▶ [DOCUMENTFRAGMENT]
Daarnaast blijf ik investeren in het Rookmelderteam dat bestaat uit vrijwilligers
die rookmelders plaatsen bij mensen die dit niet zelf kunnen. Deze vrijwilligers krijgen
een training in de bijbehorende voorlichtende rol.
Rol van de gemeente
De gemeente heeft de instrumenten in huis om te bevorderen dat mensen bewust worden
van hun eigen verantwoordelijkheid voor brandveiligheid en daar ook maatregelen voor
nemen. Zo kunnen zij informatieavonden organiseren, brandveiligheid ter sprake brengen
bij het keukentafelgesprek als mensen een verzoek doen voor ondersteuning in het kader
van de Wmo 2015 of als ze een huisbezoek brengen ook de brandveiligheid bekijken.
In opdracht van de ministeries van BZK en VWS heeft Movisie, in samenwerking met Brandweer
Nederland en VeiligheidNL, de handreiking Valpreventie en Brandveiligheid11 ontwikkeld die gemeenten in dit kader kunnen gebruiken. Deze handreiking is beschikbaar
via de leerkringen en de netwerken voor het sociaal domein van de VNG.
Programma RemBrand
Het Veiligheidsberaad heeft het programma RemBrand ingesteld12. Uitgangspunt van het programma is dat brandveiligheid niet geïsoleerd beschouwd
moet worden en een aangelegenheid is waaraan diverse actoren in samenhang een bijdrage
moeten leveren. De Minister van JenV ondersteunt diverse projecten binnen dit programma,
waaronder een onderzoek naar de rookverspreiding in appartementencomplexen. Uit casuïstiek
is gebleken dat niet zozeer de brand zelf, maar de rookverspreiding het grootste gevaar
is bij brand, zeker wanneer verminderd zelfredzamen daarbij betrokken zijn. Verdere
analyse vindt momenteel plaats van branden bij senioren en andere risicogroepen. Bezien
wordt, ook tegen de achtergrond van de vergrijzing en andere maatschappelijke ontwikkelingen,
op welke wijze de brandveiligheid negatief zou kunnen worden beïnvloed en hoe tijdig
op te anticiperen.

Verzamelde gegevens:

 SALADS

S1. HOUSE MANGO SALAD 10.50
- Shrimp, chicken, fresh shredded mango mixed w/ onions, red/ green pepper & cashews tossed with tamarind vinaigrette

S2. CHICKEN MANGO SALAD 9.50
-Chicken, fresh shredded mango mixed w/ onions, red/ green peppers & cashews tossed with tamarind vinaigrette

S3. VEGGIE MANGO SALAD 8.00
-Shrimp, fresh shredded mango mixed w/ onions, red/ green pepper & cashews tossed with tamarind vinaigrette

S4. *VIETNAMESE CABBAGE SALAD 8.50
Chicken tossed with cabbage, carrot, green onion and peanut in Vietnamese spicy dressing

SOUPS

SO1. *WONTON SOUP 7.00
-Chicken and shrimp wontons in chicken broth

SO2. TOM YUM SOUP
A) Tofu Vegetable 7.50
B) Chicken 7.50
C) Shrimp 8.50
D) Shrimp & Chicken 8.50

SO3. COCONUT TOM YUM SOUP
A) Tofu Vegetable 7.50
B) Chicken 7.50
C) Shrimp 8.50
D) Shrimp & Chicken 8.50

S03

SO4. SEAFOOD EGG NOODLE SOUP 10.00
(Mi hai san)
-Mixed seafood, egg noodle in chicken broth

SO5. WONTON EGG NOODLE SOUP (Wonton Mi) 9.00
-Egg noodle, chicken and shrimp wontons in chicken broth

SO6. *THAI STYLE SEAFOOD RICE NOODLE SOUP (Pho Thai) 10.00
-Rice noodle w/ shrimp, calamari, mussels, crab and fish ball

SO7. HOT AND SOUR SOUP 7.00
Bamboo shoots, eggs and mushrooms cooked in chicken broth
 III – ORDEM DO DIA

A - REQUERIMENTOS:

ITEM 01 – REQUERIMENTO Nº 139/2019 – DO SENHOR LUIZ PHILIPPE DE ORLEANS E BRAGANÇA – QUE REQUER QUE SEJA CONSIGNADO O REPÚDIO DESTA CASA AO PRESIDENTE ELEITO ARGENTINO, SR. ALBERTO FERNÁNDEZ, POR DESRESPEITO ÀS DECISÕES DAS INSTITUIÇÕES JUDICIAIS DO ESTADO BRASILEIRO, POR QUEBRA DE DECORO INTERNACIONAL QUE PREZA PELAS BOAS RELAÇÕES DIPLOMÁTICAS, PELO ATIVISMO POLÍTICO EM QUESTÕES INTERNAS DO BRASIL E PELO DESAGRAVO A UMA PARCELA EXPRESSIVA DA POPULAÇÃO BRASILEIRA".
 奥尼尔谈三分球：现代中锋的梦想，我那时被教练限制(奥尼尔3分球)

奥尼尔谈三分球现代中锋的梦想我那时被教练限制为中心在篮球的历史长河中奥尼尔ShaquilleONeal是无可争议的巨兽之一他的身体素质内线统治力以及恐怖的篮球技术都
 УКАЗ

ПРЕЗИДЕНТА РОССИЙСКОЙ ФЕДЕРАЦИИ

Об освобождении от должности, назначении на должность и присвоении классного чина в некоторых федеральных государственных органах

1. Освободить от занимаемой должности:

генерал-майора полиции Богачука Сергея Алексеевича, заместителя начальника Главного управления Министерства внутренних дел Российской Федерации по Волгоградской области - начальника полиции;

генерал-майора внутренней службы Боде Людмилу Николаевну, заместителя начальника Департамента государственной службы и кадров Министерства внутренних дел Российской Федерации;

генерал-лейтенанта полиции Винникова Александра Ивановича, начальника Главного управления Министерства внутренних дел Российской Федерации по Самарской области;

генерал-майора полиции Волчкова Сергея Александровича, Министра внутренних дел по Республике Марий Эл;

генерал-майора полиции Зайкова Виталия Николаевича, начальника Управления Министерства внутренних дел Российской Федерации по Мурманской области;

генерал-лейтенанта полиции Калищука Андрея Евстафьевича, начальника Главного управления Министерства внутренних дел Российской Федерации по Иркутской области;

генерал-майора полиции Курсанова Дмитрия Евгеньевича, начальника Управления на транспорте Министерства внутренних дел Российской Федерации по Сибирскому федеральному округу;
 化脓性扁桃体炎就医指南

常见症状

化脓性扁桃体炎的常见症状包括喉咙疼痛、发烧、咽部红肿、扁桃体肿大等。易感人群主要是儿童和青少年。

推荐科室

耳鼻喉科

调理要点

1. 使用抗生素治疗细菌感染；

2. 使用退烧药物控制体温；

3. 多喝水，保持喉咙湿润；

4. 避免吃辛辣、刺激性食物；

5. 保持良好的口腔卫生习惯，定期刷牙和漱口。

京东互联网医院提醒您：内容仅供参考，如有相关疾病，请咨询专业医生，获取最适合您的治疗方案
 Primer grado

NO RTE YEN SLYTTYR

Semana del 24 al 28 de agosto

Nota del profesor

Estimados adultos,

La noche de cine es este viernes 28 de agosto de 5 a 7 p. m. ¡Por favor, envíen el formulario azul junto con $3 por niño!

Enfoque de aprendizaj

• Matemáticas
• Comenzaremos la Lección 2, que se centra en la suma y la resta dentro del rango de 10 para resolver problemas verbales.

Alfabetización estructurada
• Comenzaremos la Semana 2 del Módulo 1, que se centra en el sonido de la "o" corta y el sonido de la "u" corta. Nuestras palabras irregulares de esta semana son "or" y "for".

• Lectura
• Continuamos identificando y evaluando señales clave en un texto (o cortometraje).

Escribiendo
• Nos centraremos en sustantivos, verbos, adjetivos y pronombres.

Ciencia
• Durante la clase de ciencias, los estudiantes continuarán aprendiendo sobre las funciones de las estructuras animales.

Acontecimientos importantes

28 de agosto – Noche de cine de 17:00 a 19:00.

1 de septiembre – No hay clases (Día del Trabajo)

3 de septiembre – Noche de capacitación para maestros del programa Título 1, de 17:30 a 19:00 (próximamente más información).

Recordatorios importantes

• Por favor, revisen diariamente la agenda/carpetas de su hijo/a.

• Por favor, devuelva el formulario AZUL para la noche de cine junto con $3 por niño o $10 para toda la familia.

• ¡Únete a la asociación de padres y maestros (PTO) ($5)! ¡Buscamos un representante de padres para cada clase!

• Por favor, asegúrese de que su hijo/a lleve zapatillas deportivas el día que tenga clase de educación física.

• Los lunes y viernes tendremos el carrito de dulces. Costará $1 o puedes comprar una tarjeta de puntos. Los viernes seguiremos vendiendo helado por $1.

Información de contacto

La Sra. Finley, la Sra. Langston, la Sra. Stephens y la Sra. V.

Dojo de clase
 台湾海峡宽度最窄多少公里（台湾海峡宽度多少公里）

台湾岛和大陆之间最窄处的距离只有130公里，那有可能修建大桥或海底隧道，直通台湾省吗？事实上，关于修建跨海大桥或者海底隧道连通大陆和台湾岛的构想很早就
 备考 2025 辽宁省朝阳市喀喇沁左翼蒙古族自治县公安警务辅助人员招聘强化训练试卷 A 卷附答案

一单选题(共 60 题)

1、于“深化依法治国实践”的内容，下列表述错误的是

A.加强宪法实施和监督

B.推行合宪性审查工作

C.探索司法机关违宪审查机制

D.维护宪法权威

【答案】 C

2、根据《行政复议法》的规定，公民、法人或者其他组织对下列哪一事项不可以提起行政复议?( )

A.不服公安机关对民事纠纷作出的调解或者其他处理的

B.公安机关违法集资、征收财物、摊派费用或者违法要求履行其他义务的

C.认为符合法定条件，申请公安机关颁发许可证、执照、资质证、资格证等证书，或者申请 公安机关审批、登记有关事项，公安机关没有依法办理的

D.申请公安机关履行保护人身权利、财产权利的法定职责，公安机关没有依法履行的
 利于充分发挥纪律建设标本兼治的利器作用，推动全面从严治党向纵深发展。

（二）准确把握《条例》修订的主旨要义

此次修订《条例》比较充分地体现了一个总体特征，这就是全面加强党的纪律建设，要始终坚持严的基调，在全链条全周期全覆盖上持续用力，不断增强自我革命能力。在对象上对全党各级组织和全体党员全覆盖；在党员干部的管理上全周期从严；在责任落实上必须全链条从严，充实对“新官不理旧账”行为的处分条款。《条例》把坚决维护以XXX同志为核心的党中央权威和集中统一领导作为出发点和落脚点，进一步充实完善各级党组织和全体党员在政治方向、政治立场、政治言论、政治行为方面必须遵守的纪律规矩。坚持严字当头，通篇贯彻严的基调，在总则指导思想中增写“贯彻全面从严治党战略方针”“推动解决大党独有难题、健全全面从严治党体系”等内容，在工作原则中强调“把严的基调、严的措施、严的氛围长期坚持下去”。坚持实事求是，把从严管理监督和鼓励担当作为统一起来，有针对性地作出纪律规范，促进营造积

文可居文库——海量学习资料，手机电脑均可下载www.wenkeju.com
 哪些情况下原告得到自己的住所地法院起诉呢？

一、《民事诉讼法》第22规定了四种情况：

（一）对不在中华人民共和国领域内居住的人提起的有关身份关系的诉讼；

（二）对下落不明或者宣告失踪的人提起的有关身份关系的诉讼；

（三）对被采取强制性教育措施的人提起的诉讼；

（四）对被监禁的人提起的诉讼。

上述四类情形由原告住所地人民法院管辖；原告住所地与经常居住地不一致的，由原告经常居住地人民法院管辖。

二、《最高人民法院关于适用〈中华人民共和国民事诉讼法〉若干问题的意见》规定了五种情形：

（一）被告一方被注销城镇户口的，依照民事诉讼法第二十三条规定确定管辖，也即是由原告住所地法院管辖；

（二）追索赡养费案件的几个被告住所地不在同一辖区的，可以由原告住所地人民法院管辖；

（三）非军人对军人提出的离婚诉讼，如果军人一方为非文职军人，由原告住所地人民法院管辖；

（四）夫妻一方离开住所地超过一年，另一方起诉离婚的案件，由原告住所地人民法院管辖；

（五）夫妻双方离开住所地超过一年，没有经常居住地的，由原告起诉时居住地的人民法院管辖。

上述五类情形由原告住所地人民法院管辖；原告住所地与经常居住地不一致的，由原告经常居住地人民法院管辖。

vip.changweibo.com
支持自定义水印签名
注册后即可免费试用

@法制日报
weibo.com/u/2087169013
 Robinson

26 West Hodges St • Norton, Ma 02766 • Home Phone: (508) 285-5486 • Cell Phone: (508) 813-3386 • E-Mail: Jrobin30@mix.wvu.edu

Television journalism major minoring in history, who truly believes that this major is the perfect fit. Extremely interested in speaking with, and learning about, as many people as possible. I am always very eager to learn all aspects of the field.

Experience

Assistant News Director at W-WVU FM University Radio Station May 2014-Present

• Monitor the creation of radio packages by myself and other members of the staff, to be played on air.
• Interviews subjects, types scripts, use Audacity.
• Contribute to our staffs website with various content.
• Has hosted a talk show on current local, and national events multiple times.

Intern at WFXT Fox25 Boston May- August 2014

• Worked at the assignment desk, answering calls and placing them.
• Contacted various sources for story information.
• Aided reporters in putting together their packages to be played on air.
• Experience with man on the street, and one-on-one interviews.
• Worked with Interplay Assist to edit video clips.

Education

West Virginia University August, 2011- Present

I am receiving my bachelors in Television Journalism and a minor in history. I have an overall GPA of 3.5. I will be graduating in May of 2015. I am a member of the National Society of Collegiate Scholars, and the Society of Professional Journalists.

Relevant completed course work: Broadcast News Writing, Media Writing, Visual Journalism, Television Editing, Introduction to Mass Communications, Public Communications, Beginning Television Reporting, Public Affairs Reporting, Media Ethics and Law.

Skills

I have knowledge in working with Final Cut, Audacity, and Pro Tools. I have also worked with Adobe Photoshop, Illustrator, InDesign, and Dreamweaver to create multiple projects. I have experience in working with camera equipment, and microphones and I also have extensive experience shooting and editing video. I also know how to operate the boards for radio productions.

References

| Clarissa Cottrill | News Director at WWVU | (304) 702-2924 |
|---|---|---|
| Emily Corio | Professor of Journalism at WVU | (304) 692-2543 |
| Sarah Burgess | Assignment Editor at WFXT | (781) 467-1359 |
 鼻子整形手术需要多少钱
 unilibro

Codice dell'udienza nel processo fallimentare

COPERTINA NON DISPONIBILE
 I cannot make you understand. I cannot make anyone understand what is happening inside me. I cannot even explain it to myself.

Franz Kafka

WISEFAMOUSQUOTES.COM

▶ [TE DOEN]
A – Beantwoord graag de volgende vragen over het fragment over brandveiligheid.
(i) Waaruit bestaat het Rookmelderteam?
(ii) Via welke kanalen is de handreiking over valpreventie en brandveiligheid beschikbaar?
(iii) Wat is volgens de casuïstiek het grootste gevaar bij brand?
B – Schrijf een vervolg op het fragment over brandveiligheid, aansluitend op de laatste zin.

▶ [ANTWOORDEN]
A –
(i) Uit vrijwilligers die rookmelders plaatsen bij mensen die dit niet zelf kunnen.
(ii) Via de leerkringen en de netwerken voor het sociaal domein van de VNG.
(iii) Niet zozeer de brand zelf, maar de rookverspreiding.

B –
Om verbetering van de brandveiligheid van zelfstandig wonende ouderen en personen
met een beperking effectief vorm te kunnen geven, is intra-gemeentelijke samenwerking
op het fysieke-, woon-, en zorgdomein van essentieel belang. De Veiligheidsregio’s
zijn gestart met een actieprogramma om lokale besturen te informeren over en bij te
staan in de aanpak en uitvoering van het versterken van de rol van gemeenten op dit
gebied. De Minister van JenV informeert de TK na afronding van het programma, naar
verwachting eind 2019, over de resultaten.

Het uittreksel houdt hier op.